[Requests]
1) According to the guide on using a pixi environment in VS Code notebooks, what may you need to do after registering a new environment before it shows up in the kernel selector?
2) Pick up the guide on using a pixi environment in VS Code notebooks right after its last sentence, and carry it forward.

[Text segment]
──────────────────────────────

Microsam via Pixi environment example

How to Use Pixi Environment in VS Code Notebooks

Important: Make sure you’ve registered the pixi environment as a Jupyter kernel first:

1. Navigate to your pixi environment folder (e.g., pixi/microsam_cellpose3/)

2. If you haven’t created the pixi environment run pixi install on the command line:

pixi install

3. To register the environment (so VS Code can see it) run:

pixi run python -m ipykernel install --user --name=microsam_cellpose3 --display-name "Pixi (microsam_cellpose3)"

Note: After registering a new environment, you may need to restart VS Code for the environment to appear in the kernel selector.

4. Because microsam relies on cuda you may have to start vscode (or jupyter notebook) from a the pixi shell. Navigate to your pixi folder then type

pixi shell

then navigate to the tutorial folder and start vscode (or jupyter notebook).

code .

5. In VS Code, click the kernel selector (top right of notebook)

6. Choose “Select Another Kernel” → “Jupyter Kernel” → “Pixi (microsam)”

If the imports below work without errors, your pixi environment is properly configured!

import micro_sam
print("microsam version:", micro_sam.__version__)

import torch
import numpy as np

print("Torch version:", torch.__version__)
print("NumPy version:", np.__version__)

print("CUDA available:", torch.cuda.is_available())
if torch.cuda.is_available():
    print("GPU name:", torch.cuda.get_device_name(0))

print("cuDNN available:", torch.backends.cudnn.is_available())
print("cuDNN version:", torch.backends.cudnn.version())

microsam version: 1.6.2
Torch version: 2.8.0
NumPy version: 2.3.5
CUDA available: True
GPU name: NVIDIA GeForce RTX 3090
cuDNN available: True
cuDNN version: 91002
Torch version: 2.8.0
NumPy version: 2.3.5
CUDA available: True
GPU name: NVIDIA GeForce RTX 3090
cuDNN available: True
cuDNN version: 91002

Other imports

Now import microsam, matplotlib, and tnia plotting helpers.

──────────────────────────────

[Data entries]
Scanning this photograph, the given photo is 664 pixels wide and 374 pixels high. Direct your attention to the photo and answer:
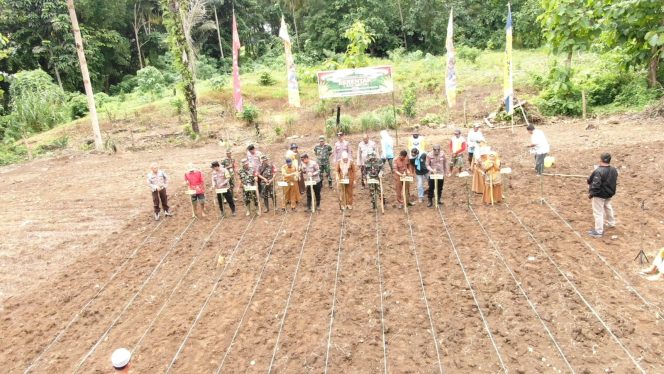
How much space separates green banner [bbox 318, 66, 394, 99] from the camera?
45.2ft

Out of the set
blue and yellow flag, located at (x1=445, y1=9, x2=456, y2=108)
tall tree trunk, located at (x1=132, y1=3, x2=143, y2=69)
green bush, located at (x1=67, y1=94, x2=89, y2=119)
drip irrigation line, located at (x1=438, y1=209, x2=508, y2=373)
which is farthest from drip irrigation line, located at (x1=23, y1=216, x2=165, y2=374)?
tall tree trunk, located at (x1=132, y1=3, x2=143, y2=69)

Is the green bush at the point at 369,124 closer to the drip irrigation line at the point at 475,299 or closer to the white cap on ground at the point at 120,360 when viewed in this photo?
the drip irrigation line at the point at 475,299

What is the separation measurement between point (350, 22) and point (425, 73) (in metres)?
10.1

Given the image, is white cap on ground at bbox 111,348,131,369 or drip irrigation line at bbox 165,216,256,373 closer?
white cap on ground at bbox 111,348,131,369

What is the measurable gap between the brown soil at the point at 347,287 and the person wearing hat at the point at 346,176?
38 cm

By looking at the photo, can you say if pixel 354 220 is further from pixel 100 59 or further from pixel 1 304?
pixel 100 59

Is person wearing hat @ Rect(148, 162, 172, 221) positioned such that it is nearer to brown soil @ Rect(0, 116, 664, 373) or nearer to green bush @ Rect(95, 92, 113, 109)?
brown soil @ Rect(0, 116, 664, 373)

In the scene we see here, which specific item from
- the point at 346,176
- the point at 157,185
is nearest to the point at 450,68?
the point at 346,176

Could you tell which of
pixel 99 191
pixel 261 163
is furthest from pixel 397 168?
pixel 99 191

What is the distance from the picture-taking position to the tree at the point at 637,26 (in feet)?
12.3

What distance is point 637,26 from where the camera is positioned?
4211 mm

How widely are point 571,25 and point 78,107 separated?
26893mm

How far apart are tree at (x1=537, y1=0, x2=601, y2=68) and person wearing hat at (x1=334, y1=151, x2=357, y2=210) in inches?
235

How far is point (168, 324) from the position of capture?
6652 millimetres
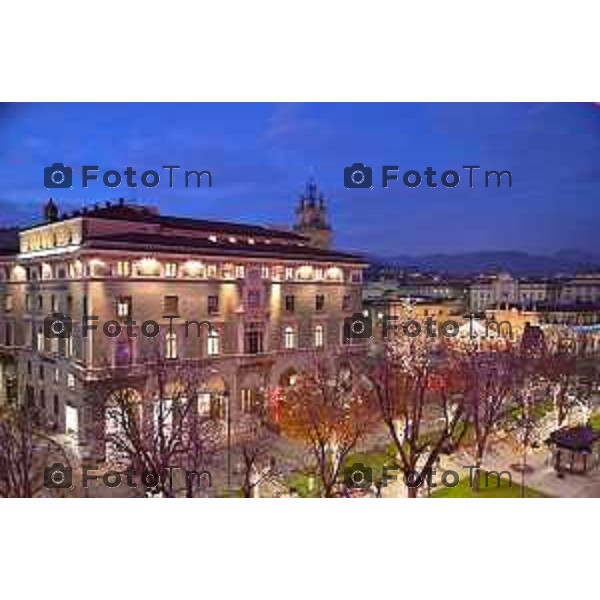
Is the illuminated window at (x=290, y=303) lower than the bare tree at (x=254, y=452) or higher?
higher

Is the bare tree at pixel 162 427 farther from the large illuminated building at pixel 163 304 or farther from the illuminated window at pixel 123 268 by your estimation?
the illuminated window at pixel 123 268

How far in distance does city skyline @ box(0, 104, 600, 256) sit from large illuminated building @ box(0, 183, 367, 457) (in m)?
0.15

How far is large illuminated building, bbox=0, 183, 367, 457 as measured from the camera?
3758mm

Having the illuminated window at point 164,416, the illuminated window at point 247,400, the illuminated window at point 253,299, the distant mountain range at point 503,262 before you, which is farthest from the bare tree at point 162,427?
the distant mountain range at point 503,262

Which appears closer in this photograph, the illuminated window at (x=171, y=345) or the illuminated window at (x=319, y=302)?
the illuminated window at (x=171, y=345)

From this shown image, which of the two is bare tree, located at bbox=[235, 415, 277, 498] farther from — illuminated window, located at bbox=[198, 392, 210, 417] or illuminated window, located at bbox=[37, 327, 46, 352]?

──────────────────────────────

[Replies]
1) You may need to restart VS Code.

2)
from micro_sam.automatic_segmentation import get_predictor_and_segmenter, automatic_instance_segmentation
from skimage.io import imread
import matplotlib.pyplot as plt
# Import visualization helper
from tnia.plotting.plt_helper import mask_overlay

Get microsam predictor and segmenter

tile_shape = None #(384, 384)
halo = (64, 64)
model_type = "vit_b_lm"

device = "cuda" if torch.cuda.is_available() else "cpu" # the device/GPU used for training
# Step 1: Get the 'predictor' and 'segmenter' to perform automatic instance segmentation.
predictor, segmenter = get_predictor_and_segmenter(
    model_type=model_type, # choice of the Segment Anything model
    #checkpoint=best_checkpoint,  # overwrite to pass your own finetuned model.
    device=device,  # the device to run the model inference.
    is_tiled = False #(tile_shape is not None),  # whether the model is tiled or not.
)

Open test images

image_path = r"..\..\data\SOTA_segmentation\cell_00068.bmp"
label_path = r"..\..\data\SOTA_segmentation\cell_00068_label.tiff"

image = imread(image_path)
ground_truth = imread(label_path)

print(f"Image shape: {image.shape}")
print(f"Ground truth shape: {ground_truth.shape}")

Image shape: (1536, 2040, 3)
Ground truth shape: (1536, 2040)

Call microsam automatic instance segmentation

# Step 2: Get the instance segmentation for the given image.
prediction = automatic_instance_segmentation(
    predictor=predictor,  # the predictor for the Segment Anything model.
    segmenter=segmenter,  # the segmenter class responsible for generating predictions.
    input_path=image,
    ndim=2,
    #tile_shape=tile_shape,
    #halo=halo,
)

Compute Image Embeddings 2D: 100%|██████████| 1/1 [00:02<00:00,  2.32s/it]
Compute Image Embeddings 2D: 100%|██████████| 1/1 [00:02<00:00,  2.32s/it]<?, ?it/s]
Initialize instance segmentation with decoder: 100%|██████████| 1/1 [00:01<00:00,  1.80s/it]

Plotting

Plot ground truth and microsam prediction as overlays on original image

# Create overlays
ground_truth_overlay = mask_overlay(image, ground_truth)
result_overlay = mask_overlay(image, prediction)

# Create comparison plot
fig, axes = plt.subplots(1, 2, figsize=(12, 6))

axes[0].imshow(ground_truth_overlay)
axes[0].set_title('Ground Truth')
axes[0].axis('off')

axes[1].imshow(result_overlay)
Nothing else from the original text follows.